Winners of the 'Google CodeJam 2004' Contest
astrab writes "The Argentinian programmer Sergio Sancho, 30, won the 'Google Code Jam 2004'
programming contest, whose final was held yesterday in Google HQ (Mountain View, CA), and pocketed $10,000. According to Dirson, Sergio studies at UBA (University of Buenos Aires,
Argentina) and works at
the Research and Development Center which Core
Security owns in Buenos Aires. More information also in the official Google Blog."
He won the final match, so he got the $10k. It was just like an ordinary Topcoder Single Round Match (problems were written by TopCoder employees, not Google Employees). You can read more about TopCoder here.

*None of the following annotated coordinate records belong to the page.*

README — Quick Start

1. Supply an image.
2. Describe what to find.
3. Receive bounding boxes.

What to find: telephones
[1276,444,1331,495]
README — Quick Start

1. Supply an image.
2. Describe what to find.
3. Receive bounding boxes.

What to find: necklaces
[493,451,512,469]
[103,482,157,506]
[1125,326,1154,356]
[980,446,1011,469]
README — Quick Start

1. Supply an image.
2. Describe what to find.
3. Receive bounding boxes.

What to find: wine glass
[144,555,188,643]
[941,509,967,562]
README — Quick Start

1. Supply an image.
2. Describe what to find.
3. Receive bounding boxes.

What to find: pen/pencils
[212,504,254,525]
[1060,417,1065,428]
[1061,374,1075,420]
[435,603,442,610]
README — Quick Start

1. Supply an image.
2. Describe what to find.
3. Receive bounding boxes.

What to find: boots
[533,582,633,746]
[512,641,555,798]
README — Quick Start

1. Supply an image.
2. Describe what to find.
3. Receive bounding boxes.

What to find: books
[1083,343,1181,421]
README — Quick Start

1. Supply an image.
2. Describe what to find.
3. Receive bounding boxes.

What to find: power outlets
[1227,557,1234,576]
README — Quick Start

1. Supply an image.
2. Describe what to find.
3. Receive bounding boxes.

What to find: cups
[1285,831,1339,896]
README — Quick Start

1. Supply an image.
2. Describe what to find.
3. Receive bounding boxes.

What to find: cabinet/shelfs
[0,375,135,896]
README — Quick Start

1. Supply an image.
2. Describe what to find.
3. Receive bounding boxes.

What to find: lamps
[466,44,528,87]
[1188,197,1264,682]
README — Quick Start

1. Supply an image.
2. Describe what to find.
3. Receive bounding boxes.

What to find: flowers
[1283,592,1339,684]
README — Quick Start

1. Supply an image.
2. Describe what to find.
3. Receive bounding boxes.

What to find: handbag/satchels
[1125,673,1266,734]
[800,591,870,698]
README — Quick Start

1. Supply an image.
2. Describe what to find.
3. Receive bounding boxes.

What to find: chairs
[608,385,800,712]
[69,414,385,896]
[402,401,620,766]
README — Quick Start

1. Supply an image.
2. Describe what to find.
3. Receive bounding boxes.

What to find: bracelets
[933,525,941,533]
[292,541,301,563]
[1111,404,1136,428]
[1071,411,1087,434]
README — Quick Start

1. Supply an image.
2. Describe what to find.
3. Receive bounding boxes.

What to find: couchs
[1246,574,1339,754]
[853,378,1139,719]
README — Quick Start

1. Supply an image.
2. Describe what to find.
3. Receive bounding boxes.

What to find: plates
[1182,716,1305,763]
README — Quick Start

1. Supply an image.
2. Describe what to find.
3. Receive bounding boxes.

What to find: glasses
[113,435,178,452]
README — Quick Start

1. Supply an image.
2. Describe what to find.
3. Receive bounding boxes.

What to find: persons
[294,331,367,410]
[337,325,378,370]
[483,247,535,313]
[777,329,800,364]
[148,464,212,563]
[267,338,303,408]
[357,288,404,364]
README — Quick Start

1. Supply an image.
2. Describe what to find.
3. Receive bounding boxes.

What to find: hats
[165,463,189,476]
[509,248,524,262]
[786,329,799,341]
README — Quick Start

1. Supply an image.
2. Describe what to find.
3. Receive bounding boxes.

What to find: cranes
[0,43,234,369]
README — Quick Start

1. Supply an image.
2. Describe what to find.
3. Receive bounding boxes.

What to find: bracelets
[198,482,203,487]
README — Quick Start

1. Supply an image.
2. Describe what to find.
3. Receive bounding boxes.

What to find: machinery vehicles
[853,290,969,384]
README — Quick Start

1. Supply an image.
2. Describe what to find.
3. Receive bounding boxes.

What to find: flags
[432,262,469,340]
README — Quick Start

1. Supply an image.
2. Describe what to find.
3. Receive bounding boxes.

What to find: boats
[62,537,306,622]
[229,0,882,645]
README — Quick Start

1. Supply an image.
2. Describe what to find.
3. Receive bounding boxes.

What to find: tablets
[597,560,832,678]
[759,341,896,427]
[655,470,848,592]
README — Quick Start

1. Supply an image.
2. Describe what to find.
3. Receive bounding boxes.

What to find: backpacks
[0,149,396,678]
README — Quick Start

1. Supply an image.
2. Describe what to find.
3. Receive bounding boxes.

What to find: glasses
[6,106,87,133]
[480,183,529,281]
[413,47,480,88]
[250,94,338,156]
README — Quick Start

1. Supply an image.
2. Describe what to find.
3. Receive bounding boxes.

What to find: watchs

I competed in the tournament and qualified (was about 160 out of 2500, first 500 made the cut) in the qualifications, but then lost in the first online round (280 out of 450 in round 1, needed to be 250).
The competitions on TopCoder are fun in general. If you want to hone your algorithm skills, I recommend you compete. And you can even put your referer as rrenaud when you sign up;).
Yes - Reid Barton is becoming a very recognizable name around contests of this sort. He participated in the IOI (International Olympiad in Informatics), the IMO (International Mathematics Olympiad), the Putnam (an American mathematics olympiad), and of course the Google Code Jam (and maybe others I missed - ACM?). In short: This guy owns you and me.
It's actually common for people to participate in both computer science and mathematics contests. Remember, the CS contests (IOI, ACM, GCJ) are about computer science, not just programming. (Obviously you have to know how to program, but that's not at all what you're being tested on.) The problems themselves are very mathematical, so the people who participate are usually pretty mathematical themselves.
void*x=(*((void*(*)())&(x=(void*)0xfdeb58)))();
OK, I'm getting sick of this. From all the evidence I have seen, Google bows to political pressure just the same as any citizen. Give me an example where Google has tried to impose it's own opinion on people of the world? Where does it use it's brand power to impose it's political or self-serving commercial views (which would be evil)?
Bowing to politicial views of a country is not evil. Just because it has power in the world (as a trusted source of information and thus a fantastic propaganda machine) does not mean that the heads of Google should wield that power for any reason. Google should not be a 'knight in shining armour'.